João e Maria ou A pequena história do abandono

Saímos de casa, eu e João, pra colher flores raras na floresta escura. No primeiro dia, levamos pedrinhas prateadas, com as quais João marcou o caminho. No segundo dia, levamos migalhas de pão. Os passarinhos, famintos, como nós os humanos, comeram as migalhas todas e não encontramos o caminho de volta. João disse: Maria, espera por mim aqui. Senta neste tronco de árvore e espera. Mesmo que não esteja aqui, estou sempre contigo. Não tenha medo. E João se foi. Esperei. Desenhei na terra, compus figuras com galhos e folhas secos. Desenhei o meu nome e o nome dele na casca do velho carvalho. Fui até a beira do riacho, molhei os pés. Catei seixos e fiz um pequeno castelo à beira da água.Cantei. Conversei sozinha. Falei. Gritei. Meus pés enrugaram. Sentei, olhei pro céu. Deitei, adormeci. Acordei já era noite. E nada de João voltar.

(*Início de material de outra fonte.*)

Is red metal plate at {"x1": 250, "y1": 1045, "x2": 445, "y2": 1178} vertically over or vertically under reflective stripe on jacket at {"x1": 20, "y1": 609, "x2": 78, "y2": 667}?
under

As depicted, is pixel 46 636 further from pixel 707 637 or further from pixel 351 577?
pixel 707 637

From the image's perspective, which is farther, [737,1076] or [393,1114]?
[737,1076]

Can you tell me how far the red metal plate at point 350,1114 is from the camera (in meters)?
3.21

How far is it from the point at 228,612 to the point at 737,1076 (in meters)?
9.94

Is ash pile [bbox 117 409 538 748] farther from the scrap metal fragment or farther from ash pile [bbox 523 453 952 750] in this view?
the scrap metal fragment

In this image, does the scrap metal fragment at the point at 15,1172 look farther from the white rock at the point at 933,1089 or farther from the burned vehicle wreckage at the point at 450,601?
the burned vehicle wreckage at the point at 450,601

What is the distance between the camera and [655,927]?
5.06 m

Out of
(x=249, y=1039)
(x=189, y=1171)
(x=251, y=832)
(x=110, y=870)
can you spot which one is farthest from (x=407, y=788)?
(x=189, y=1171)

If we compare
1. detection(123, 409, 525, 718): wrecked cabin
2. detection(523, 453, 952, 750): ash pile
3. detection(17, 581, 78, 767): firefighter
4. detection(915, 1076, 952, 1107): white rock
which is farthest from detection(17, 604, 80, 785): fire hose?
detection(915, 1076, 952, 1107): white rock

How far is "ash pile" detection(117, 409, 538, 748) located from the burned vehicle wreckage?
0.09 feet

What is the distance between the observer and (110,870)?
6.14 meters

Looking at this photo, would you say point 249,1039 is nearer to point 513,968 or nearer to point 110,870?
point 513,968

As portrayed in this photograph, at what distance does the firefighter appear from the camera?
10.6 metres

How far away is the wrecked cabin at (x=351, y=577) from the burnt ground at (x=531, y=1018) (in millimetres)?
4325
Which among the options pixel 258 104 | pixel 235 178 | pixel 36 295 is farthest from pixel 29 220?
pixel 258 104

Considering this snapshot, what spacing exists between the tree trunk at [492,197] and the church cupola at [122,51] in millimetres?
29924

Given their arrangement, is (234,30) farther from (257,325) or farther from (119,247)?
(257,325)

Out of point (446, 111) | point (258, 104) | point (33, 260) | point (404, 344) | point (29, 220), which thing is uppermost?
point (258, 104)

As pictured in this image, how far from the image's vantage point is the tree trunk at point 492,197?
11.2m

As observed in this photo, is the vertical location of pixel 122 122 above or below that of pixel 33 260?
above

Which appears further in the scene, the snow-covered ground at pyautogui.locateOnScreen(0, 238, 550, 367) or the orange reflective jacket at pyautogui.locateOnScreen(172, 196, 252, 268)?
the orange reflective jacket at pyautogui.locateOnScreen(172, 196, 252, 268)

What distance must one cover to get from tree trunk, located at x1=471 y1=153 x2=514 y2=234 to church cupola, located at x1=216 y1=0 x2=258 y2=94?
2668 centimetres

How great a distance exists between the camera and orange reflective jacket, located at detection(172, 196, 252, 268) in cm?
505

Comi pequenos frutos, bebi a água do rio. Céu azul, céu cinza, sem céu. Escuro, estrelado, lua. Breu. E nada de João voltar. Entristeci, chorei, ri. Enlouqueci.
Um dia, olhei pra mim e vi que meu corpo mudara. A pele grossa, enrugada, dura. Coberta de manchas brancas e verdes. Dos pés, pequenas e finas raízes que se fixavam ao chão. Da boca saiu uma flor. Virei árvore e João nunca mais voltou.